Autant dire que cette nouvelle série Sakura,Saku était très attendue. L’autrice, souvent surnommée « la reine du shojo », allait-elle renouveler le genre ? Pourquoi pas en inversant les rôles pour une fois, avec une fille torturée, au passif complexe et un jeune garçon adorable, disponible pour l’épauler sur 13 tomes ? Après tout, nous sommes en 2023, le mouvement #MeToo est passé par là (surtout en Occident) et l’importance d’une représentation plus égalitaire des rapports femmes-hommes dans la pop culture a été largement soulevée. Au Japon également, les femmes prennent peu à peu la parole pour bousculer une société encore très patriarcale.
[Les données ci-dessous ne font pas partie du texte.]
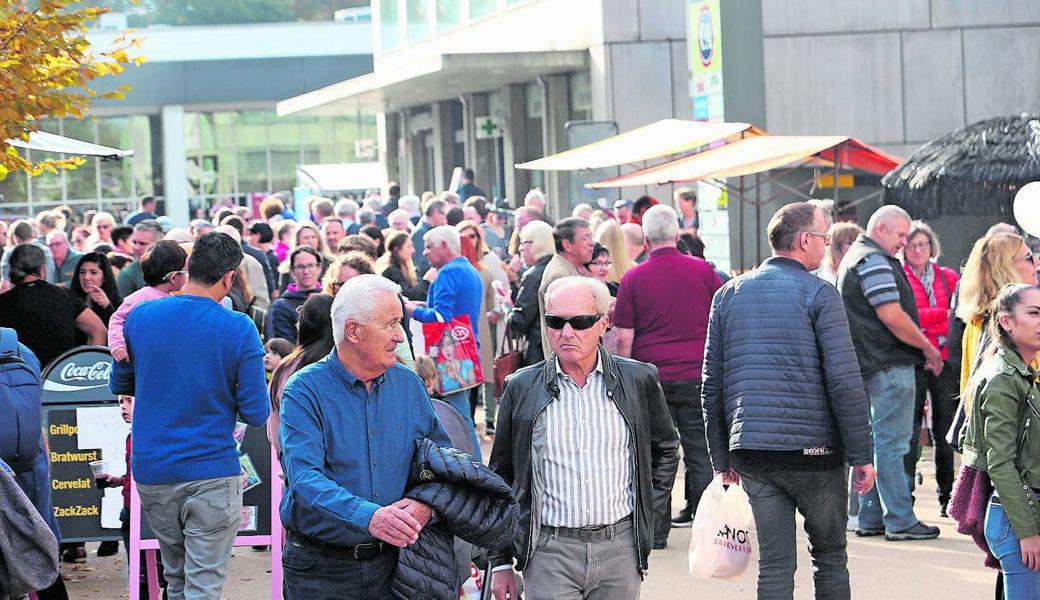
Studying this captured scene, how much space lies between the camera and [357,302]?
4812 mm

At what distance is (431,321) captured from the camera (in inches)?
446

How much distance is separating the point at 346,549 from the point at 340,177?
33861 millimetres

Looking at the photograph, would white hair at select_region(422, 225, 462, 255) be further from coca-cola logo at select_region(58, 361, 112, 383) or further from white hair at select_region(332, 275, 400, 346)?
white hair at select_region(332, 275, 400, 346)

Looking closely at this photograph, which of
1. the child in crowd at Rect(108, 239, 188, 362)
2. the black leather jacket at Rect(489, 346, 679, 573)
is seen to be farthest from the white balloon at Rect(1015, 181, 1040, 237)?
the child in crowd at Rect(108, 239, 188, 362)

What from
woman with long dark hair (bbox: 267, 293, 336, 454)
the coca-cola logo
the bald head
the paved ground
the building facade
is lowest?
the paved ground

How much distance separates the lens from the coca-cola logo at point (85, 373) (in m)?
9.22

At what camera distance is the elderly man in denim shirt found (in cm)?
469

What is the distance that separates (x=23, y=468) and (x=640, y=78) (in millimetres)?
18163

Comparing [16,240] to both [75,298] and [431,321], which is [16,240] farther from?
[431,321]

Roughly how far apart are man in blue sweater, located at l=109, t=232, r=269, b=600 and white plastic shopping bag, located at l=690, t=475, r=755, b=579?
6.70ft

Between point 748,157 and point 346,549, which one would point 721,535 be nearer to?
point 346,549

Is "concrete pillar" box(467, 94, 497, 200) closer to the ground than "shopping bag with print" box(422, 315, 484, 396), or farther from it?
farther from it

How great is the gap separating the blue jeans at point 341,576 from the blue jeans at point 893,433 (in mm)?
5405

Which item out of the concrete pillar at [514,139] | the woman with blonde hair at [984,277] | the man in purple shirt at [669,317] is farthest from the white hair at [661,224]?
the concrete pillar at [514,139]
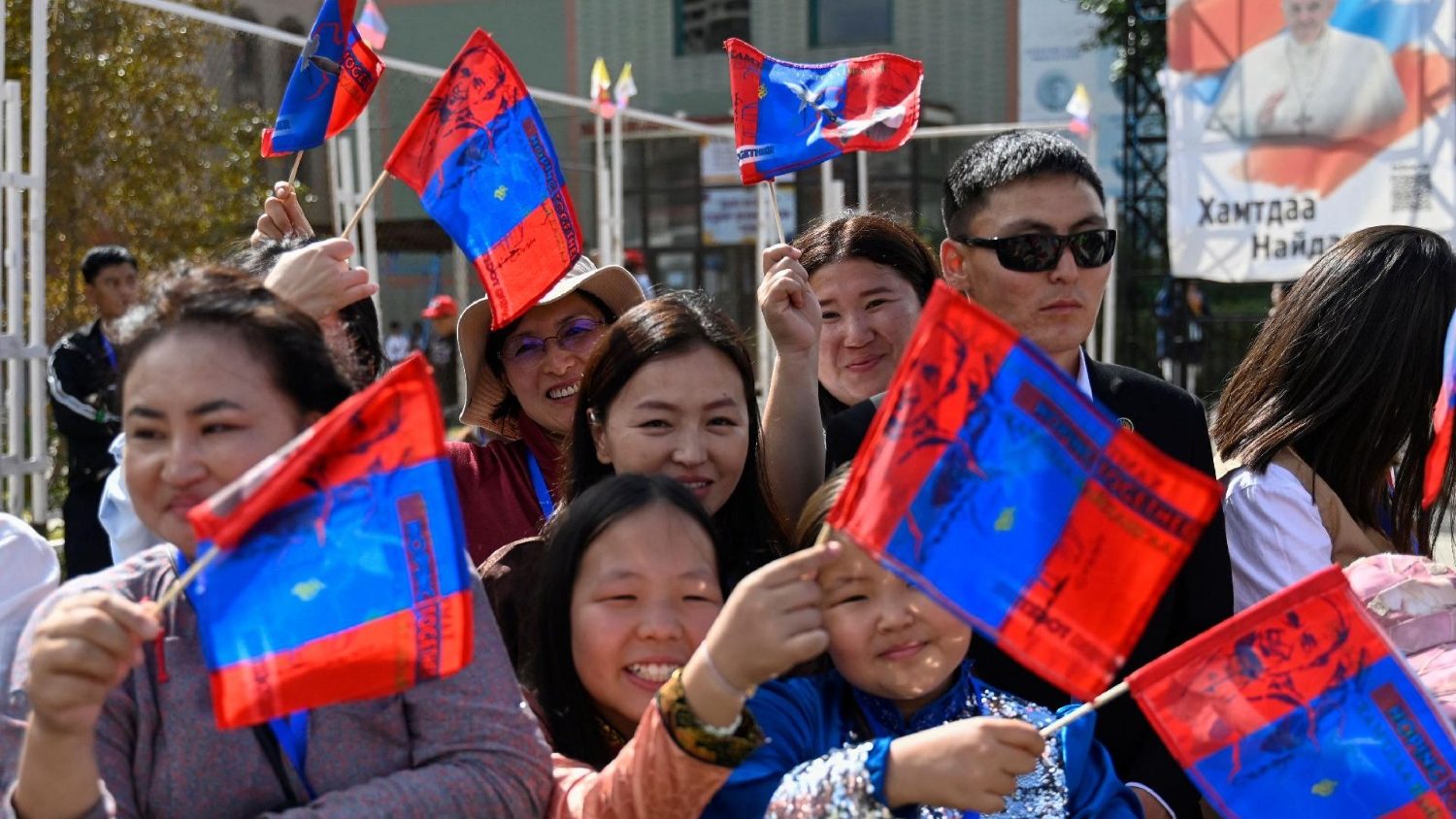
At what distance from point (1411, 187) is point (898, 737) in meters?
9.33

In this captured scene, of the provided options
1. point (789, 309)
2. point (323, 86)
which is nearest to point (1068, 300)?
point (789, 309)

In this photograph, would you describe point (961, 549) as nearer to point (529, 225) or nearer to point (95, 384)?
point (529, 225)

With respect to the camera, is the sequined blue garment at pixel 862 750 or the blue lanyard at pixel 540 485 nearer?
the sequined blue garment at pixel 862 750

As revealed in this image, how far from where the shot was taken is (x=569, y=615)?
234 cm

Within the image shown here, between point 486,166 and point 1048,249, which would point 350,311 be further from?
point 1048,249

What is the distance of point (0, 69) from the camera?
6016mm

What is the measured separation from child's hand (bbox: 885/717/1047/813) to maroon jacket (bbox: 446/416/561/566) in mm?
1219

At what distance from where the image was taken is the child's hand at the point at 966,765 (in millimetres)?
1843

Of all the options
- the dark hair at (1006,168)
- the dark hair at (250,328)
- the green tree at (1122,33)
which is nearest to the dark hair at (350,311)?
the dark hair at (250,328)

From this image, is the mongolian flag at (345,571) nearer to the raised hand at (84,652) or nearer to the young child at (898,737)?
the raised hand at (84,652)

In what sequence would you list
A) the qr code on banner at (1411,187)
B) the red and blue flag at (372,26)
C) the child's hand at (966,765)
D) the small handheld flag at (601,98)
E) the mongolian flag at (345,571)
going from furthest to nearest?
1. the qr code on banner at (1411,187)
2. the small handheld flag at (601,98)
3. the red and blue flag at (372,26)
4. the child's hand at (966,765)
5. the mongolian flag at (345,571)

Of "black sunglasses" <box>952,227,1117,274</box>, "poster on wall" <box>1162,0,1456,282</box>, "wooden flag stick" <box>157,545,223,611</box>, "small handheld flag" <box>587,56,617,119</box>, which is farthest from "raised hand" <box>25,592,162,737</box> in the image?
"poster on wall" <box>1162,0,1456,282</box>

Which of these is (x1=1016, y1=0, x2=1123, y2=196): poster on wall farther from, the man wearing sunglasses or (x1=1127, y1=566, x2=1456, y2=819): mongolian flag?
(x1=1127, y1=566, x2=1456, y2=819): mongolian flag

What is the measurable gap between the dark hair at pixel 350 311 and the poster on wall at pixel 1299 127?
27.9 feet
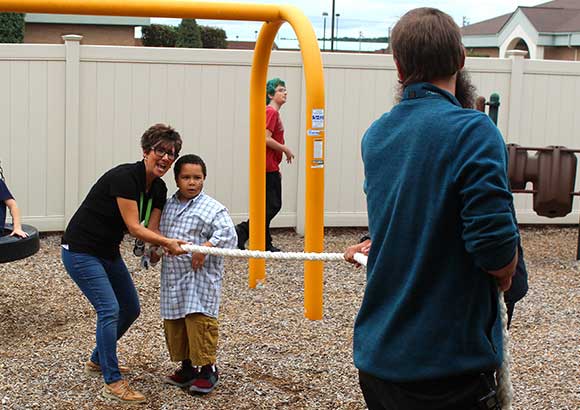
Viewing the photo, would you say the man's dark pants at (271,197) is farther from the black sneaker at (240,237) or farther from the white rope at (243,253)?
the white rope at (243,253)

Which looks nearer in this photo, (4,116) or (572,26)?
(4,116)

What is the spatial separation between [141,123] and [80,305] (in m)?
2.88

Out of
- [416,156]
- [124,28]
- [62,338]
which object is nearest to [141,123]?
[62,338]

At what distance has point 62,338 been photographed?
18.3 ft

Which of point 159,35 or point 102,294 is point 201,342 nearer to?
point 102,294

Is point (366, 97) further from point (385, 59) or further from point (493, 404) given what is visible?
point (493, 404)

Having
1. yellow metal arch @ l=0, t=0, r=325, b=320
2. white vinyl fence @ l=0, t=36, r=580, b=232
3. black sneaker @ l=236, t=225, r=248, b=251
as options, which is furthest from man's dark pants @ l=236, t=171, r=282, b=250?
yellow metal arch @ l=0, t=0, r=325, b=320

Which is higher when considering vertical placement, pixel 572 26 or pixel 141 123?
pixel 572 26

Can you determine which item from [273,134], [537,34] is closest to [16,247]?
[273,134]

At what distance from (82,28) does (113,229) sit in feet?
89.6

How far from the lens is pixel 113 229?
4387 millimetres

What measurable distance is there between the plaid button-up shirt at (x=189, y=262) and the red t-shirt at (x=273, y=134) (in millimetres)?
3279

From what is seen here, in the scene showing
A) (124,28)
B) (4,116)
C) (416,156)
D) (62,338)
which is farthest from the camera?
(124,28)

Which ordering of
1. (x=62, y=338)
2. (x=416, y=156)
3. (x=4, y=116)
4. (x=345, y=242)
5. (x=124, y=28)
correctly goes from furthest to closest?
(x=124, y=28) < (x=345, y=242) < (x=4, y=116) < (x=62, y=338) < (x=416, y=156)
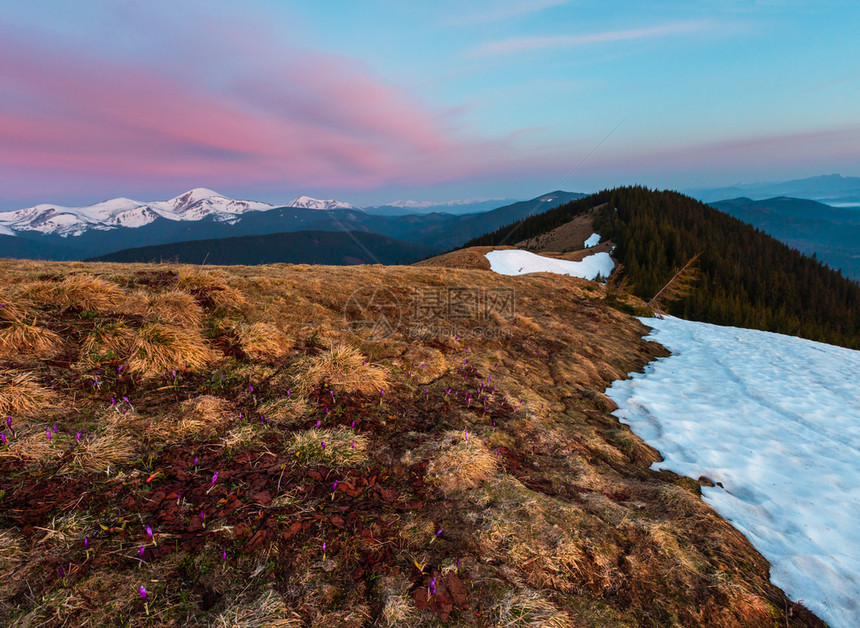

Ainsi, constater quelques nouveautés dans la construction de ces histoires d’amour, destinées aux femmes, aurait été bienvenu. En particulier dans la façon de présenter la romance entre des adolescents, dans des mangas lus essentiellement par ce public. Or, dans Sakura, Saku on rejoue sans cesse les même fils narratifs que ceux que l’on appliquait déjà il y a dix ans. Tout est cliché, voire carrément grotesque, à commencer par la personnalité de cette nouvelle héroïne, Saku Fujigaya, une adolescente discrète, gentille et mignonne. Aucune once de méchanceté ni de mauvais esprit dans ce personnage promis au paradis des filles sages. Avec sa petite frange et ses joues roses, elle incarne la bonté même et passe son temps à aider les autres, sans rien attendre en retour. Les garçons, goguenards, la surnomment même « le bon samaritain ». Cette dernière s’en réjouit.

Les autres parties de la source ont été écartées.